What to do then? Ward suggests that “we honor the basic impulse of heterosexuality—that is, opposite-sex love and attraction—but imagine how this impulse might be taken to its most humane and fulfilling, and least violent and disappointing, conclusion” (32).
- To do this, straight people need to learn from queer people. “It is possible for straight men to like women so much, so deeply, that they actually really like women. Straight men could be so unstoppably heterosexual that they crave hearing women’s voices, thirst for women’s leadership, ache to know women’s full humanity, and thrill at women’s freedom. This is how lesbian feminists lust for women” (32).
- “This is not to say that we shouldn’t eroticize gender differences. Gender differences are hot!
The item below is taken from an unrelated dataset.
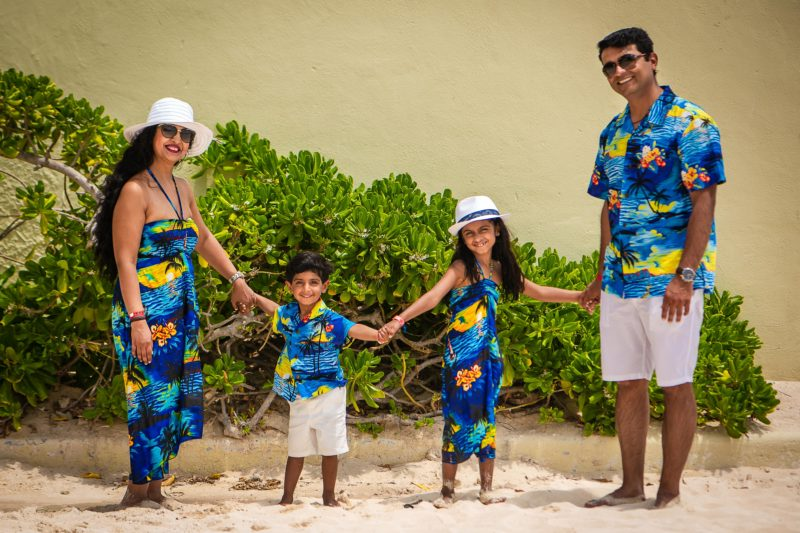 Crown Paradise Family Session
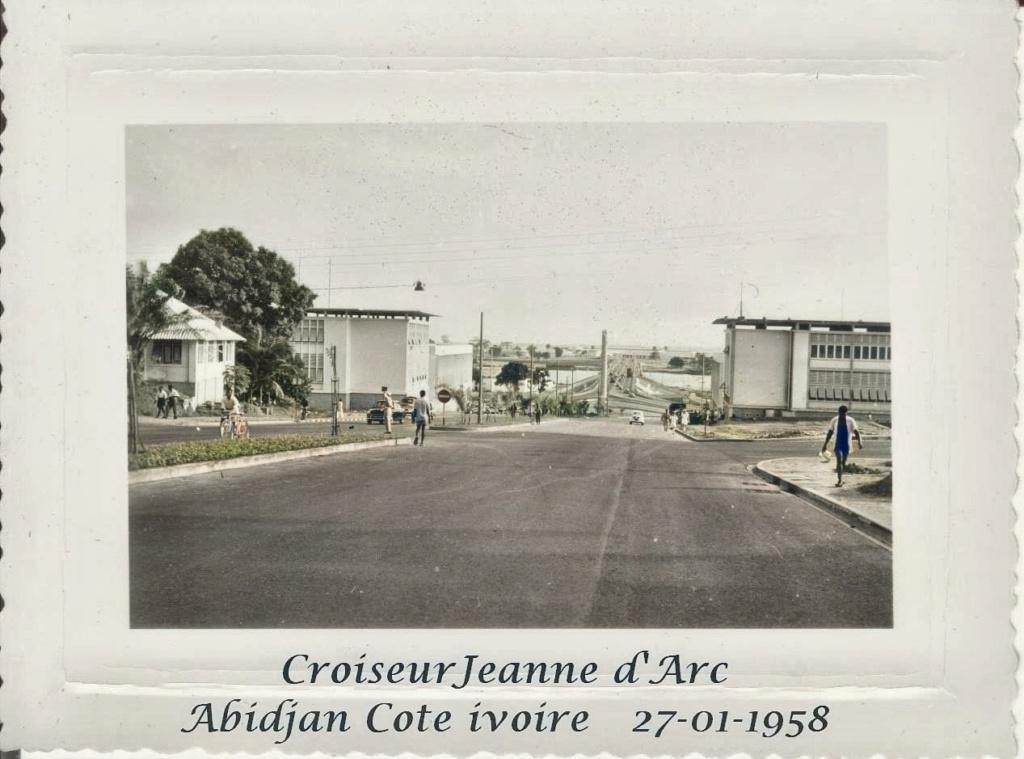 CROISEUR ÉCOLE JEANNE D'ARC - Page 19 2_abid10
Queer subculture delights in celebrating what is sexy about a whole array of ever-evolving gender expressions (nonbinary genders, gender fluidity, femme, butch, and the broad spectrum of gender expressions that go by the name trans); but queer people also increasingly agree that these gender expressions are not determined by people’s body parts or sex assignment at birth, nor are they linked to sexual desire in any predictable way” (22–23).
Some misgivings:
- Entirely misses the point about how thinking of sex/gender as “opposites” erases and harms nonbinary people?
- So much of dyke culture is precisely about the eroticization of hierarchical gender difference?